16 April 2009

How does one prepare for Afghanistan? One could visit a local Sufi shrine, offer prayers to the saint, and tie a colored yarn on one of the branches of the nearby holy chenar, asking for peace to accompany one’s travels. In the past I have tied strings to the grills of saints’ tombs. But this time I referred to my files, extracting two thick folders, both containing the words, “Afghanistan,” and another file with the New Yorker articles, written by Jon Lee Anderson.

A similarity exists in reconnecting with torn-out or Xeroxed papers in my files and a pilgrimage to a Sufi shrine. Both are sites where the seeker can, using the past, look for a way forward. One depends on the written word and the other the ecstasy of belief. Each will yield answers, but I’m sure the seeker at the saint’s grave will feel more secure than I.

I’m not talking about an immediate personal security, but rather the security of an intact country. All the recent talk about woman’s rights is an unfortunate distraction and will not lead to a way forward. Being a woman I feel a traitor saying this. But re-reading the history of the country, weighing the dynamics that have sustained a culture that has allowed its adherents to throttle every foreign attempt to reconfigure its myths and rearrange its core, I think we need to take a step back. Look at the time when Afghanistan fell apart and re-group from there. That time is not the rebellion of April of 78 or the Soviet invasion of December of 79, but the 50s attempt to modernize the country. I know most people, most Afghans included, would object, but to pretend that we are dealing with anything remotely touching the 21st C. is to obscure the issues. The same issues that caused the problems in the 1950s plague the Afghans now. Changes in the rest of the world— the issues of women and human rights— are beside the point and only make working out the basics impossible.

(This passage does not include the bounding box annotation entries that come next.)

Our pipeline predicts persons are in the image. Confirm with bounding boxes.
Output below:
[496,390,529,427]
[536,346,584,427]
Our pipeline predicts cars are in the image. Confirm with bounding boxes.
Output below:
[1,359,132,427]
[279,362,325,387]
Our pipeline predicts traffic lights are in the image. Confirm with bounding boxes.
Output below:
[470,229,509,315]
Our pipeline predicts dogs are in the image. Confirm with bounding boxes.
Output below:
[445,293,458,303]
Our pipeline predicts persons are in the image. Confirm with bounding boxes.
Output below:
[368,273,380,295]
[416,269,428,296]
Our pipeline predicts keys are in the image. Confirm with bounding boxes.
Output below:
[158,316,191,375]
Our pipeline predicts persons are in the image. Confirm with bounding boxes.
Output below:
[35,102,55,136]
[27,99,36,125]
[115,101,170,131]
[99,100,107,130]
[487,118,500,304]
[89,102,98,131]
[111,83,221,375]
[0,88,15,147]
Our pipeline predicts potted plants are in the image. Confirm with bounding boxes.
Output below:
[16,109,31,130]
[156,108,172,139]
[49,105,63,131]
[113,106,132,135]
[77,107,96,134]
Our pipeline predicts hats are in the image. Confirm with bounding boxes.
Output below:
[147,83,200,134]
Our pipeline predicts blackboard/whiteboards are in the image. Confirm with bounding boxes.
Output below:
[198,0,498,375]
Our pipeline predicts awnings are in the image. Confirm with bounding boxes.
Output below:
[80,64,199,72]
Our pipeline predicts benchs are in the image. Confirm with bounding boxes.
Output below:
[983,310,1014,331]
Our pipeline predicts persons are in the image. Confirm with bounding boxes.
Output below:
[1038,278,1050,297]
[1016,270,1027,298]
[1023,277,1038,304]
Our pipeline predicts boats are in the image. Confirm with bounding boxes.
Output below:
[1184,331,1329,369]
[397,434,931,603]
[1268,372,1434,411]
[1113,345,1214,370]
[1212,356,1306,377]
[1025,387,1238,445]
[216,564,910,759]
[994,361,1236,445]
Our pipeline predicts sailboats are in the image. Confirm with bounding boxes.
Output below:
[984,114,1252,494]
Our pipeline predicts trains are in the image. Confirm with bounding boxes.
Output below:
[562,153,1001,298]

Embedded in one of my files is a reprint from The Atlantic Online, an article from November 1985 titled, “The Ordeal of Afghanistan,” by the British military historian John Keegan. Keegan is the sort of writer who, through immaculate writing and his respect for facts, makes you think that what you are reading approaches genius. Though almost 25 years old, and written before the Soviets departed and before anyone even heard of the Taliban, his command of the Afghan situation in 1985 deserves to be looked at in terms of today.

I am packed, armored with my reading. My Farsi language tapes are back on the shelf with all the other language tapes I “study” as my travels move me. I can count to twenty with, I think, a respectable accent, though why I would need to do this, other than to entertain children escapes me at the moment. After all I always carry a pen and note pad; no monetary transactions need other than this. I have packed the Dari primer Judy Forbes gave me in 2005. I promise to use it. But I have made that promise before

The half drunk bottle of Sauvignon Blanc will still be in the fridge when I return in 6 weeks. I left a similar bottle when I was last in Afghanistan 3 years ago and returned for a welcoming glass along with bacon and eggs.

14 April 2009

During the final stages of writing and publishing A Leg to Stand On I was sure that no one could ever convince me to write another book of this sort again. That is probably true. The culprit in any future “convincing” schemes will in fact be me. My threshold for holding back with the pen is far lower than I thought and the frustrations a mite less so in retrospect.

After giving a talk to a group of Billings operating room nurses last week, I reviewed the presentation and made some changes. The nurses’ questions let me know there was much more that should have been addressed. But even more, their e-mailed comments showed how important the pictures were in making the problem real to them. I kicked myself for all the times the camera had remained in my pocket, instead of acting as witness. I also kick myself for all my unasked probing questions, held back for fear of appearing to focus inhumanly on dingy problems that might have reflected poorly on the culture or inadequate institutions .

Reading Dowden’s book, Africa--Altered States, Ordinary Miracles, I saw other aspects of the problem of trauma that I had failed to address. I couldn’t help myself. Scribbled note started to accumulate on my desk, new files have appeared in my computer filled with another set of questions, inconvenient statements, telling quotes.

There is much I left out that I should have addressed in the book. I didn’t write enough about money in A Leg to Stand On. Little about funding of SIGN or even surgical care. I didn’t discuss in any depth the gap in finances that fuel the divide between the haves and haves nots. They need to be addressed, with a look both to the haves and the have-nots.

I just finished reading an article in Clinical Orthopaedics and Related Research by Spiegel, et al. titled “Topics in Global Public Health.” The main points are no different from dozens of articles about global orthopaedic trauma I’ve been reading the past couple years. The few available statistics are the same in every paper of this sort, partly because there are only a few. The repeated numbers take on the character of “Stalin numbers.” (to paraphrase the dictator: 20 million dead is a statistic; one person’s death is a cause to grieve) The millions begin to mean nothing; they are inconceivable. How many times must these same huge figures be trotted out on stage, applauded, and quickly forgotten? How does one make the point?

There is only one way: to tell true stories.